Wednesday, September 7, 2011

Gaming and Truth


One of the topics on G+ in the circles I have been hanging with is 'Gaming Style'. Questions and opinions have abounded but the consensus that people have been willing to articulate are remarkably homogenous. I don't mean that the styles have been entirely the same but that on certain topics everyone is in agreement.

Our general agreement is not too surprising. We are all about the same age, social class, and have similar interests. We have all found the larger community on the internet. We are all people who want to be liked, our thoughts praised (or damned for the right reasons), and respected by the people we have encountered on the internet.

What is surprising is that no one is willing to go out on a limb, not one inch. Nobody is saying anything remotely controversial. Why? Are we so afraid of being outsiders even from our own ostracized 'nerd herd' that we'll parrot anything we hear or read? Sure we disagree on whether we roll dice 'in the open' or behind a screen but tougher questions always are answered the same way.

The question of whether we run 'an open and inclusive game that everyone will feel safe in' is much tougher to answer. Not because we don't know the answer. The 'right' answer is that we always run open and inclusive games. It is tougher because nobody is willing to say, "Well yeah, I set my games in historical Dark Age Europe." Or, "no, my current campaign is witches vs witch hunters in an alternate version of Europe." Or whatever.

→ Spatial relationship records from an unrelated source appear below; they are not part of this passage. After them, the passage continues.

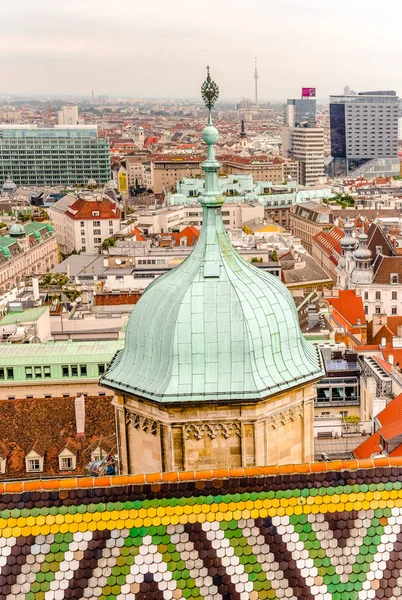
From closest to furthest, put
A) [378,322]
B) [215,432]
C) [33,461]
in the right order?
[215,432], [33,461], [378,322]

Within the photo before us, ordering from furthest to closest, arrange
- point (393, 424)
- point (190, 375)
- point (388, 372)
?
1. point (388, 372)
2. point (393, 424)
3. point (190, 375)

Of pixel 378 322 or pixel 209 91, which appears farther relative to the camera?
pixel 378 322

No, everybody ran games set in the same fuzzy bunny universe where, men, women, transgendered, gay, every race, and every possible permutation thereof were entirely equal, welcome and with identical social standings. Except for an inventive guy who is trying to work out a social system where women are on top in a fashion similar to Republican/Early Empire Rome and they got there by having a monopoly on magic.

Only one or two people commented that the game might be well a little, 'fetish pronish'. Sort of like Gor but reversed.

Nobody I am aware of (except me) ever mentions that humans are entirely dimorphic. Expecting women to compete with equal success to men in physical combat is like expecting Oprah to beat Montel in a boxing match. I know it is fantasy but don't tell me your game is entirely 'historical' then make even a quarter of your military female. Unless it is modern combat and even then it simply doesn't reflect reality.

Games would simply rather make every ability score available to all genders. Which means that even a male elf is likely to be weaker than a female human. Really weird. I know that we don't want to discourage women from gaming too many of them are already turned off by the game and many of the women who do play really do believe women and men are physically equal or any inequality is entirely cultural. However, if you do have a historical viking game, how many women warriors would you expect to exist? How do ignore the gigantic slave trade endemic to the Norse world and economy?

Northern Europe is not the only racist, sexist, and culture. So how much truth do we include in our games? Do we play in a generic fantasy world that has no differences in sex, race, even species? Do we hide our cultural difference by designating our different fantasy species as the different races? Are halflings your Gypsies (I'd say Roma but I am talking about the stereotype not the reality)? Are your dwarves your drunken rednecks?

So where does that leave us? Sure I want to make my friends and players feel comfortable in my games and in my home. What kind jackass does not? But I also have players that want to play in real historical settings, I have players that want to play in gaming universes that are about seven kinds of unpleasant for some people. Do we just play forever in a 'fuzzy bunny' world or what do we do?